● Listing:
--------
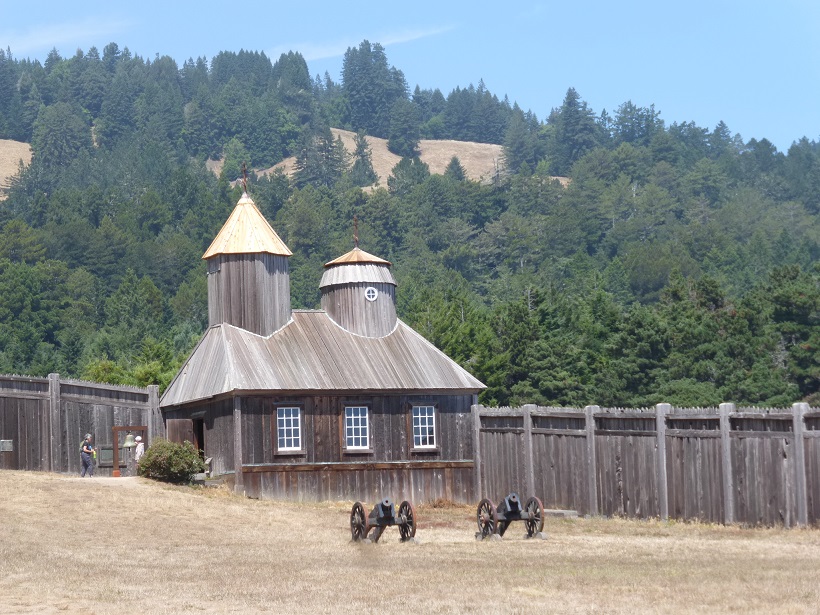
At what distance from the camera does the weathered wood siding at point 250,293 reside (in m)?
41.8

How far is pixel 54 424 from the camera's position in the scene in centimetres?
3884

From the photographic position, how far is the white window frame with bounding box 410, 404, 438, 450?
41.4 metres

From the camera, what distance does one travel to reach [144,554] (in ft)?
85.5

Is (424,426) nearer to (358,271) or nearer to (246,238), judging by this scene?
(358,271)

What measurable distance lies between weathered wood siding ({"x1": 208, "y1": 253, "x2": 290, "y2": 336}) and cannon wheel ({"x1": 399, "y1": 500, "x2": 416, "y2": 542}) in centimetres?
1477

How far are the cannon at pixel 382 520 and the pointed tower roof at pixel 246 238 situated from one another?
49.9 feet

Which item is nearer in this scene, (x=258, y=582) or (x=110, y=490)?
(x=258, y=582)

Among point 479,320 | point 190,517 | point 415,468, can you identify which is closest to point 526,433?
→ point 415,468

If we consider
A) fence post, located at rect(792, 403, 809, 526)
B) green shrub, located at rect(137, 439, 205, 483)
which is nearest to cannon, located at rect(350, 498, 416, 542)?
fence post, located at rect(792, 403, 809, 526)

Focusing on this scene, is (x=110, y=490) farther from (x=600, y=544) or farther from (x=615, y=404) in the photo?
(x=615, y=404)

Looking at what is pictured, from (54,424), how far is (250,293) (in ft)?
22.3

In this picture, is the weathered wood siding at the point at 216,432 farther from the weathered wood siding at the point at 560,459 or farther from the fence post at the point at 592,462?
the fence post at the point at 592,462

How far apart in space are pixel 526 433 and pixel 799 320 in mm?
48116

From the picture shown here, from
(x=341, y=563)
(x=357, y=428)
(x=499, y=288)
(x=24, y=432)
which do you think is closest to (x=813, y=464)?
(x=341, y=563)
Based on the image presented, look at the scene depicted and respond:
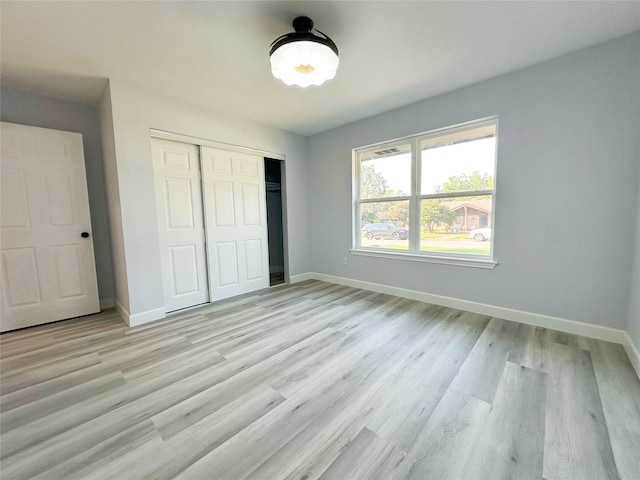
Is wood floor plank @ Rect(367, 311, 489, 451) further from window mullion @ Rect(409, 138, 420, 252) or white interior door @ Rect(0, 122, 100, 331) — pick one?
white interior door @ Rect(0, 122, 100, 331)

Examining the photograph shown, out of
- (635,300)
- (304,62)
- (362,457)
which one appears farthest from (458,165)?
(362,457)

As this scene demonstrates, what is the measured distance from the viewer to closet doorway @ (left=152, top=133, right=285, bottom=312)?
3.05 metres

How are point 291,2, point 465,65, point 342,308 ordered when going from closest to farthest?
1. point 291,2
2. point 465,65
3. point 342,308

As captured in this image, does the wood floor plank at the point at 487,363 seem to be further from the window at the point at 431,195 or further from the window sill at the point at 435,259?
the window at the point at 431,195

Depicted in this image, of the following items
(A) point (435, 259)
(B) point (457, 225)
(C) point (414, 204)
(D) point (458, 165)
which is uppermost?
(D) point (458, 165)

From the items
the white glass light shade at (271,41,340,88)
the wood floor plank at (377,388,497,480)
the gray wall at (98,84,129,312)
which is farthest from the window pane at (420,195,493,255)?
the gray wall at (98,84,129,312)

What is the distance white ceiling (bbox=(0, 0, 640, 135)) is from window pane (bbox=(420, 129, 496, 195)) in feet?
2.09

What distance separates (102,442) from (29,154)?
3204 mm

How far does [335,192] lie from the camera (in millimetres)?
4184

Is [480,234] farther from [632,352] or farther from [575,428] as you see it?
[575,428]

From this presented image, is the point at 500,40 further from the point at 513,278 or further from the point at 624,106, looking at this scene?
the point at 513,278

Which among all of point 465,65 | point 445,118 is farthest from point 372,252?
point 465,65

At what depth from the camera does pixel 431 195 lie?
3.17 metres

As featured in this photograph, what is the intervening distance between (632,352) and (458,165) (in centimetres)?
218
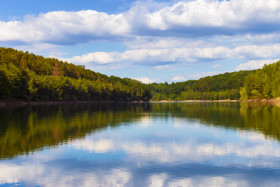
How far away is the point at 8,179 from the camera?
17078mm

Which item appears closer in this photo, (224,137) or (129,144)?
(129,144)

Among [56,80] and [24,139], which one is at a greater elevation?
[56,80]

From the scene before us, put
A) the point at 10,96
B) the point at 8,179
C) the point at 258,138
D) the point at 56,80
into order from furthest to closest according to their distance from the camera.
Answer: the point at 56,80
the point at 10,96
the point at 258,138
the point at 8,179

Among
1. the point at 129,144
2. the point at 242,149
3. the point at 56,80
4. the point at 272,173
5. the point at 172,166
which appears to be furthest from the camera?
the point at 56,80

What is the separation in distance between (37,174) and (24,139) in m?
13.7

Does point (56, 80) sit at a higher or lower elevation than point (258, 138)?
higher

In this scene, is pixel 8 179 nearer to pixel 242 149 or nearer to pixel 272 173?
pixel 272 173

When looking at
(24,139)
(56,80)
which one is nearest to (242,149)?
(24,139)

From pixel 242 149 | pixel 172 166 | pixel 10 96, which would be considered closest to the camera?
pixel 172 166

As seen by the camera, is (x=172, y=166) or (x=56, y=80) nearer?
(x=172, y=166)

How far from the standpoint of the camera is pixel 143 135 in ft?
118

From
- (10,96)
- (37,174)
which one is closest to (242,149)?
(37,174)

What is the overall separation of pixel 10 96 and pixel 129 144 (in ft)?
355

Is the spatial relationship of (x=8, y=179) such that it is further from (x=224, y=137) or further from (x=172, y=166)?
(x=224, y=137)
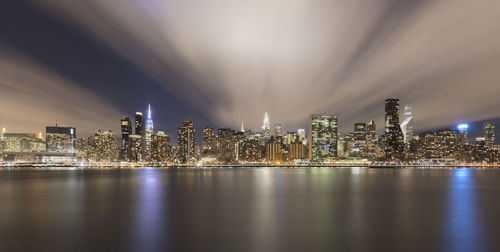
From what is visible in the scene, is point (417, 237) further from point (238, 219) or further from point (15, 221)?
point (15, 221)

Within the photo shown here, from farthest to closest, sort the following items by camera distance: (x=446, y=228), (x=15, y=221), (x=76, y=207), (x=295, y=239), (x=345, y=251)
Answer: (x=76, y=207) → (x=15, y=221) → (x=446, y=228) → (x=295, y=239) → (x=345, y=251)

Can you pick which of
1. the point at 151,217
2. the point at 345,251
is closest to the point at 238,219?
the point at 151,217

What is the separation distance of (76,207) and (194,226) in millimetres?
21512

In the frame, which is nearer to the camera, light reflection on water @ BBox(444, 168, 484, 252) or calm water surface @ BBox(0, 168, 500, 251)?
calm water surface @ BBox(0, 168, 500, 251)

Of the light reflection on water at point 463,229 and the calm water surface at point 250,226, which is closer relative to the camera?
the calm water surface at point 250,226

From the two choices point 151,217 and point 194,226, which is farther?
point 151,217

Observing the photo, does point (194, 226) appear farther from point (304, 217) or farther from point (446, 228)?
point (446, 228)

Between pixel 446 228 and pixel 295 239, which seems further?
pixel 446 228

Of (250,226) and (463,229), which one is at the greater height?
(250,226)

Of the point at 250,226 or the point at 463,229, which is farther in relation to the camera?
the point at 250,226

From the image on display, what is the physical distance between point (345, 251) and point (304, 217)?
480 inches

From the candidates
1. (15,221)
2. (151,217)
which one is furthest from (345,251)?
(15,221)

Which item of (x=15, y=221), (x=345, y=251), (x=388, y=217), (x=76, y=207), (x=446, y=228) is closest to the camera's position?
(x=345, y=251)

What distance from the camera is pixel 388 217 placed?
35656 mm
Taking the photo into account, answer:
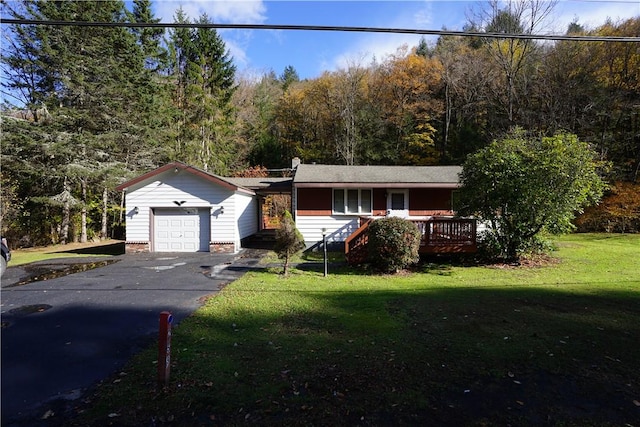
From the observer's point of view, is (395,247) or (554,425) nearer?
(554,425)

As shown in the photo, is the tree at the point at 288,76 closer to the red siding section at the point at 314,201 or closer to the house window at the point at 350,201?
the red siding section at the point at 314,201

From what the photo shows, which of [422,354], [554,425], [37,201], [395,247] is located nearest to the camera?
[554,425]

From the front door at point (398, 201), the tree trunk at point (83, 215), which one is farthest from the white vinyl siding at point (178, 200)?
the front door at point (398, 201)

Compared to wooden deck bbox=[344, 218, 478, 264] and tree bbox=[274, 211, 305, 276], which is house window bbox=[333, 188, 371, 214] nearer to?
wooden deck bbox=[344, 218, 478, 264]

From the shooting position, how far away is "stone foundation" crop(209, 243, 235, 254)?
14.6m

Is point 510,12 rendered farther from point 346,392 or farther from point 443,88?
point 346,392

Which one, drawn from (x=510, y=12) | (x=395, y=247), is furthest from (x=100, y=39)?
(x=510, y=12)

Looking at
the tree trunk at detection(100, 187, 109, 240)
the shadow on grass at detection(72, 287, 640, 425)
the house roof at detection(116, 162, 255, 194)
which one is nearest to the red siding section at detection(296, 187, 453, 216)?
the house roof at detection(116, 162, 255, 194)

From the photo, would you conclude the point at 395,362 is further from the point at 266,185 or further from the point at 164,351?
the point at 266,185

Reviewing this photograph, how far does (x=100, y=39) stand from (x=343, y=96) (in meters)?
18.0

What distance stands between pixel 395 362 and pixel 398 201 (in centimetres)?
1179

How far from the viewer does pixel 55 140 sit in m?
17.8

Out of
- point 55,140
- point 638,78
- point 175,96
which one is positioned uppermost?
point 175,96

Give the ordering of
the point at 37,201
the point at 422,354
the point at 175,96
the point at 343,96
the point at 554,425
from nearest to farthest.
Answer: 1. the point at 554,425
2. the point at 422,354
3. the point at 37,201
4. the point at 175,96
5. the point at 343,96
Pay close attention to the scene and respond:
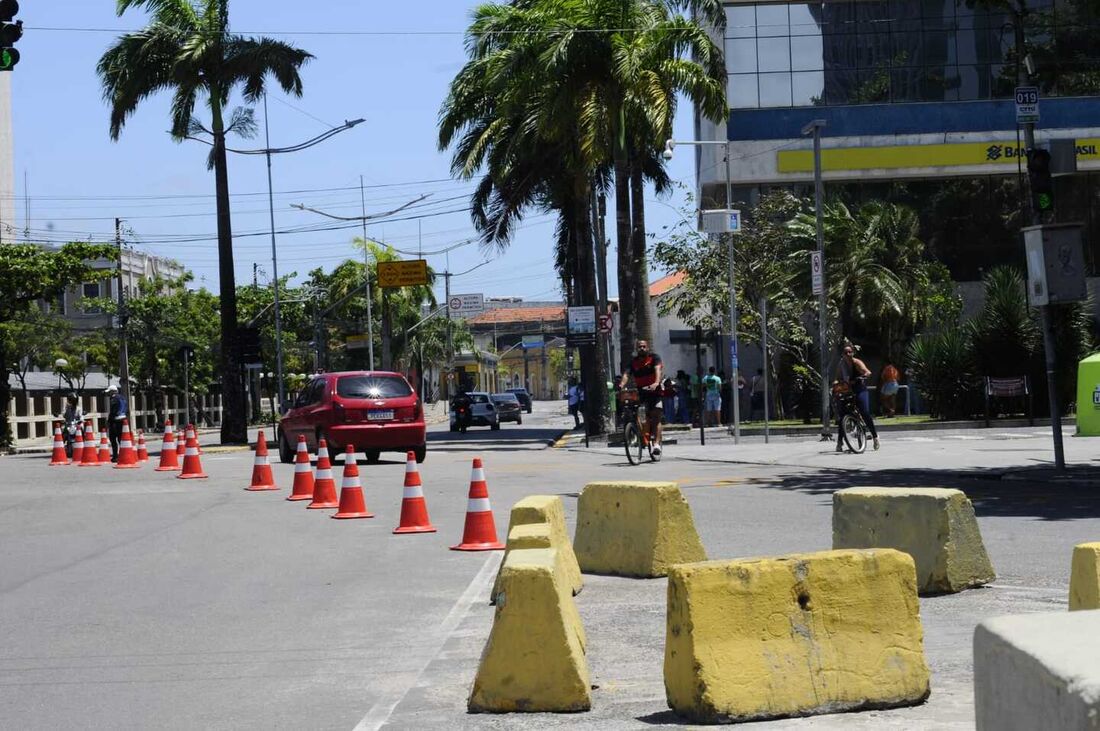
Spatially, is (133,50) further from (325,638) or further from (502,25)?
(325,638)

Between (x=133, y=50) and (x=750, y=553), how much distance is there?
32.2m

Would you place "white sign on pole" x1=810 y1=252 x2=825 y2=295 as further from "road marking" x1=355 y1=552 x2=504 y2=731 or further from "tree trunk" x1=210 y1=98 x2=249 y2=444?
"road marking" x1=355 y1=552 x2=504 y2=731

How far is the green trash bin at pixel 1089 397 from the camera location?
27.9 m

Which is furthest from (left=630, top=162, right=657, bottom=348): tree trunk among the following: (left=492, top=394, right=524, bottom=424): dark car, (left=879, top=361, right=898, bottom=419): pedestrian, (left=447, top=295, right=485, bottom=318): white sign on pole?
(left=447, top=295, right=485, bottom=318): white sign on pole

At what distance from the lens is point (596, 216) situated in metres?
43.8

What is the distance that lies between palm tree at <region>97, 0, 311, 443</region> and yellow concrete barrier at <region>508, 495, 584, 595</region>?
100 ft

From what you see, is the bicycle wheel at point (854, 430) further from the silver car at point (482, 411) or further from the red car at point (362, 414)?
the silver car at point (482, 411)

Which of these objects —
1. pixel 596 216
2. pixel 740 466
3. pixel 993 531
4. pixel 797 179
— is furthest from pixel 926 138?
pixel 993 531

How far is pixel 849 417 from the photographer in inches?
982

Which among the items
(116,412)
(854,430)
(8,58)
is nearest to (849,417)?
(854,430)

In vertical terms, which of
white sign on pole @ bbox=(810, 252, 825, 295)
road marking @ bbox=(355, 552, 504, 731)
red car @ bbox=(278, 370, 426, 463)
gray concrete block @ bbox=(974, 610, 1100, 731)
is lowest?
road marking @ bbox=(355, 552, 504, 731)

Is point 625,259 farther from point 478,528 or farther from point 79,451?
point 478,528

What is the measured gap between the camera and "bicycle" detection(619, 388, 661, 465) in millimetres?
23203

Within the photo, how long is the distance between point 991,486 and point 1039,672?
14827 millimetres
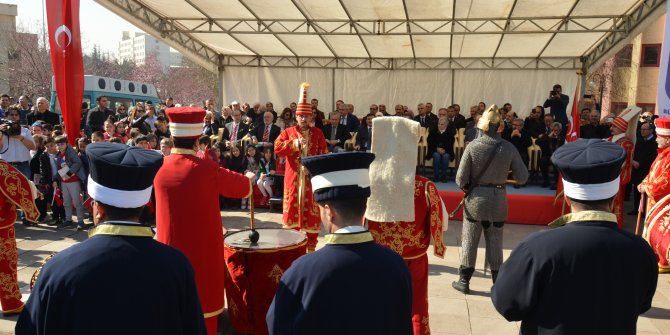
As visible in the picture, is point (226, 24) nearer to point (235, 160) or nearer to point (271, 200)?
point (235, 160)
--------
● Exercise goal: Reproduce the lines of the data above verbatim, from the line containing "Within the photo shown" through the line containing "Answer: (x=76, y=207)", both ends included.

● Output of the exercise:
Within the photo shown here, from farthest to closest, sort the following items by camera distance: (x=446, y=228), (x=15, y=221), (x=76, y=207), (x=295, y=239), (x=345, y=251)
Answer: (x=76, y=207) → (x=15, y=221) → (x=446, y=228) → (x=295, y=239) → (x=345, y=251)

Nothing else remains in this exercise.